Aron mengatakan dia ingin membawa Kyrena mengelilingi kota yang sedari tadi di perhatikan oleh Kyrena alih-alih berdiam diri di dalam istana yang sesak.

"Apakah bisa? Bagaimana dengan tugas negara Anda?"

"Kamu tidak perlu khawatir soal itu. Kalau tamu kami tidak bisa menikmati apa yang disukainya dari negara ini, maka saya pun gagal sebagai orang yang telah menyambut Anda." Aron tersenyum.

Tanpa sadar senyuman tersebut menular pada Kyrena, "Baiklah kalau begitu."

Aron memberikan sebuah jubah pada Kyrena, sempat dia berpikir bagaimana caranya mengelilingi kota tanpa menimbulkan banyak kerumunan, ternyata mereka berdua harus menyamar dan pergi diam-diam dari istana. Aron dan Kyrena mengganti warna rambut dan bola mata mereka dengan sihir, tapi Aron mengusulkan agar Kyrena mengenakan jubah untuk menutupi kulitnya yang pucat.

Khyrena tidak mengerti mengapa orang-orang di kerajaan ini mengatakan bahwa dirinya pucat, padahal dia merasa sama sekali tidak sakit begitu pula dengan Lucien dan Luna.

"Dimana ajudanmu?" Tanya Aron yang baru tersadar sedari tadi Kyrena tidak ditemani oleh siapapun.

"Aku yakin dia ada bersamaku, ditempat titik buta semua orang," jawab Kyrena.

Ini merupakan kebiasaan Lucien saat bertugas. Pria itu tidak pernah tampak di belakang Kyrena seperti anak ayam yang mengikuti induk nya, dia lebih memilih membebaskan ruang gerak Kyrena dan mengikutinya dari titik buta musuh maupun Kyrena itu sendiri.

***

Kyrena melihat kegiatan warga di Alvah dengan penuh kekaguman. Beberapa kali mereka berdua berhenti untuk sekedar mencicipi makanan di pinggir jalan, yang tentu saja baru bagi Kyrena.

Seperti saat ini, mereka berdua membeli permen apel yang terasa manis karena lapisan permen di luar dan rasa gurih yang dikeluarkan apel. Disana bahkan Kyrena menemukan beberapa toko sihir yang menjual berbagai benda sihir di kedai mereka, bentuk dan warnanya sangat lucu. Mereka berdua mengelilingi kota dengan beberapa candaan dan membandingkan perbedaan yang ada antara Alvah dan Drystan. Suasana keduanya sangat hangat dan lembut, seakan mereka berdua sudah saling mengenal jauh sebelum Kyrena datang ke Alvah.

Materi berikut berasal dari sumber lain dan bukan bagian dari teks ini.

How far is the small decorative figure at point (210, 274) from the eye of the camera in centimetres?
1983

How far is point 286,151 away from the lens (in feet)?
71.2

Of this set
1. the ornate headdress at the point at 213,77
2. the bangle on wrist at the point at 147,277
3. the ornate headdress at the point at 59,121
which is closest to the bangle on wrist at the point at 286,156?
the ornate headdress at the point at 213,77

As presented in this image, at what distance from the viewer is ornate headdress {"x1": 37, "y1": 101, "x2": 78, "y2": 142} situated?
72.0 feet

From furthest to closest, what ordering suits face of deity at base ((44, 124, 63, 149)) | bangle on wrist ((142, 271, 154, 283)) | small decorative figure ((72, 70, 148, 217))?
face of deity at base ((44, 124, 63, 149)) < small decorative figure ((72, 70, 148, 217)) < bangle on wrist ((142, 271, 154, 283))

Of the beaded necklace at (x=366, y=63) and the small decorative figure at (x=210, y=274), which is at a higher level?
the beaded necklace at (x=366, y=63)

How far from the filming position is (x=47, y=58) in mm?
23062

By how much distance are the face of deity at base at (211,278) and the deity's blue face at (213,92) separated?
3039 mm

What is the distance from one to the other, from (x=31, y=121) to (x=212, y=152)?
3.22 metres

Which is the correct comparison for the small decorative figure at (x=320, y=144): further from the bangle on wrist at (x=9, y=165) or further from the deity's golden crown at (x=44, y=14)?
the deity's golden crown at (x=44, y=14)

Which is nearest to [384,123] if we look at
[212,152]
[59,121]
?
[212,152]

Mereka tiba ke pelabuhan dan memutuskan untuk menaiki sampan kecil agar melihat pasar terapung yang ada di pinggiran danau.

"Kamu menikmatinya?" tanya Aron.

"Sangat! Ini sungguh menakjubkan!" Kyrena bertingkah seperti anak kecil di mata Aron. Dari Jauh Lucien mengawasi Aron dengan tatapan yang cukup tajam.

Aron melihat gerak-gerik Kyrena yang tampak aneh, sepertinya gadis itu ingin berbicara tapi dia ragu untuk menanyakannya pada Aron. Kyrena mencoba mengumpulkan seluruh keberaniannya, karena dia ingin bertanya tentang seseorang dan mungkin di luar dari konteks topik pembicaraan mereka saat ini.

"Bisakah aku bertanya?" cicit Kyrena.

"Tentu saja,"

"Asteria itu siapa?"

Aron mengerutkan keningnya, merasa aneh dengan pertanyaan gadis itu. "Asteria itu adalah Pangeran kedua. Dia adikku," jawab Aron tanpa mencoba untuk berpikir hal yang lain. Saat itu juga, Kyrena menunjukkan ekspresi terkejut dengan bibir kecilnya yang berhasil membentuk bulat sempurna.